En la Argentina, con cientos de miles de abortos clandestinos al año, la interrupción voluntaria del embarazo sigue siendo un tema intratable en la ficción. Como si no afectara a millones de personas, directa o indirectamente, ni en películas ni en ficciones televisivas ni en piezas teatrales locales se plantea la problemática del aborto. Ningún personaje femenino frente a un embarazo inoportuno toma la decisión de hacerse un aborto, expone sus razones, pasa por el trance... Si ocurren embarazos inesperados en las tiras, son aceptados como si no existiese otra alternativa, así sean producto de un (presunto, como es ley en el género) incesto. Y es así que de pronto algunas producciones, como el año pasado Amor en custodia, se superpueblan de bebés.
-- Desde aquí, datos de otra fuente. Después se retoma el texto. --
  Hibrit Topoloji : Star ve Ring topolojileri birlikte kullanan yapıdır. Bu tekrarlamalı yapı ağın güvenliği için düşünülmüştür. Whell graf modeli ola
Recientemente, en El tiempo no para, hubo un amague que por supuesto no se concretó y la criatura vio la luz de los reflectores. Y hasta en Montecristo ni se consideró la opción de interrupción cuando Milena descubrió que estaba embarazada de Marcos, un tipo que la ha usado y del que está tratando de alejarse. Y hace como tres años, en Hospital público se planteó el hecho consumado, sin historia previa: una mujer pobre a la que se ha practicado un aborto en malas condiciones llegaba grave a la sala de guardia y la médica se resistía a hacer la denuncia (“¿Y mandarla al frente porque no tuvo plata para hacerse un buen aborto?”). Finalmente, la mujer moría de un shock séptico y en un final ambiguo un cartelito informaba que el marido había denunciado a la partera, que estaba siendo procesada.

El tema del aborto está latente en el documental de Susana Nieri, El toro por las astas (foto), que se pudo ver en varias funciones especiales públicas y que el viernes pasado se pasó por la señal de cable canal (á) en distintos horarios, incluido el central de las 22. Se trata de una realización indiscutiblemente bienintencionada pero que carece de una línea narrativa clara y sostenida. El pretexto para una encuesta que la propia directora realiza a través de diez provincias es una llamada telefónica que le informa que su sobrina adolescente está embarazada. En ese diálogo, que se escucha durante los títulos de presentación, se insinúa la opción del aborto, pero tres años después, cuando se produce el encuentro de tía y sobrina, se comprueba que no se llevó a cabo, que el bebé nació, la chica se separó y no parece demasiado entusiasmada con su maternidad.Pese a la modestia de los recursos cinematográficos (que incluyen didácticos dibujitos animados), a lo discontinuo de la realización que yuxtapone testimonios casi siempre en el más crudo estilo cabezas parlantes (con funcionarias/os, políticas/os, médicas/os, feministas y opinadoras/es en general sobre procreación responsable y educación sexual),

El toro por las astas cobra fuerza, autenticidad y emoción cuando ocupan la pantalla esas sufridas mujeres pobrísimas, maltratadas y extenuadas, embrutecidas por las condiciones de vida. Y que sin embargo conservan una parcela de dignidad, disciernen la injusticia y, cuando se les tiende una mano solidaria, se aferran agradecidas. Como Cintia, esa chica mendocina de 25, de “extrema condición psicosocial” –según reza la fórmula burocrática– que tuvo el primero de sus ocho hijos a los 13, sin cuota alimentaria, víctima de violencia familiar, que usando el DIU quedó embarazada y tuvo un aborto espontáneo y que sufre de intolerancia hepática a las pastillas anticonceptivas. Cuando el comité del hospital le informa que sus trompas van a ser ligadas, tal como ella lo pidió, rompe a llorar de alivio y gratitud.